▶ **EXERCISES**
a) In the Bitcoin article, what gave Bitcoin's value a further boost last week?
b) Condense the paragraph of the Bitcoin article that begins "Bitcoin's rising value got a further boost" into a bulleted list that keeps its main facts.
c) Extend the Bitcoin article with further text, beginning after its final sentence.

▶ **DOCUMENT EXCERPT**

*** Block opens ***

Thieves and sanctioned countries are targeting the digital currency’s exchanges, setting up a fight between governments and cryptocurrency powerhouses.
Bitcoin’s ever-rising valuations are helping to fuel sanctions cheating and money laundering, setting up a fight between governments and cryptocurrency powerhouses.
Bitcoin’s rising value got a further boost last week with the debut of the first futures trading. But the digital currency has also attracted the attention the interest of U.S. adversaries. A report out this week says that Russia is eying the currency as a means to bypass harsh sanctions levied by the United States and European governments, while North Koreans are suspected of trying to steal Bitcoins from South Korean cryptocurrency exchanges. All this puts pressure on the U.S. government – and may ultimately hurt the cryptocurrency’s value.

*** Block closes ***

Page-level text extractions
*** Block opens ***

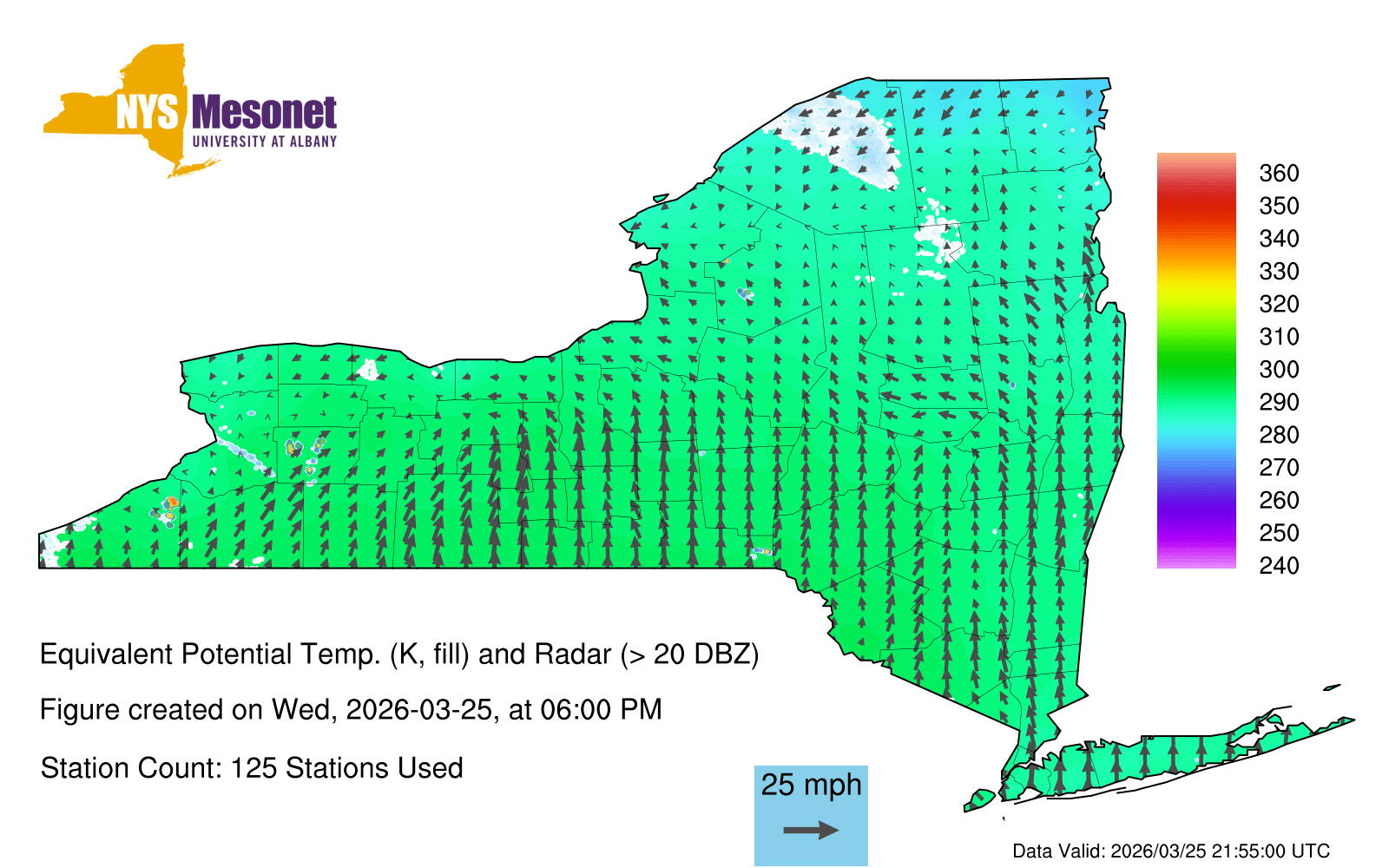 NYS Mesonet
UNIVERSITY AT ALBANY

360
350
340
330
320
310
300
290
280
270
260
250
240

Equivalent Potential Temp. (K, fill) and Radar (> 20 DBZ)

Figure created on Wed, 2026-03-25, at 06:00 PM

Station Count: 125 Stations Used

25 mph

Data Valid: 2026/03/25 21:55:00 UTC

*** Block closes ***

▶ **ANSWER LIST**
a) The debut of the first futures trading.

b)
- Bitcoin's value rose further last week with the debut of the first futures trading.
- The digital currency has also drawn the interest of U.S. adversaries.
- A report out this week says Russia is eyeing it as a way to bypass harsh sanctions from the United States and European governments.
- North Koreans are suspected of trying to steal Bitcoins from South Korean cryptocurrency exchanges.
- This puts pressure on the U.S. government and may ultimately hurt the cryptocurrency's value.

c)
In September, cyber security company FireEye reported that a state-sponsored hacker team — they suspect North Korea — had sent phishing emails to employees at South Korean exchanges, with at least one success. Researcher Luke McNamara noted that hackers target exchanges more than individual cryptocurrency accounts for the same reasons banks attracted interstate bank robbers during the 1930s: regulations varied from state to state, security varied from bank to bank, and, as gangster Willie Sutton observed, banks are where the money is.
Writes McNamara: “If actors compromise an exchange itself (as opposed to an individual account or wallet) they potentially can move cryptocurrencies out of online wallets, swapping them for other, more anonymous cryptocurrencies or send them directly to other wallets on different exchanges to withdraw them in fiat currencies such as South Korean won, US dollars, or Chinese renminbi. As the regulatory environment around cryptocurrencies is still emerging, some exchanges in different jurisdictions may have lax anti-money laundering controls easing this process and make the exchanges an attractive tactic for anyone seeking hard currency.”
But North Korea is not alone. On Tuesday, a Russian news site quoted Putin advisor Sergey Gazye as saying that the Russian government had an “objective need” for cryptocurrencies to circumvent sanctions. Wikileaks creator Julian Assange is also knee-deep in BitCoin, as are some prominent white nationalists and neo-Nazi groups.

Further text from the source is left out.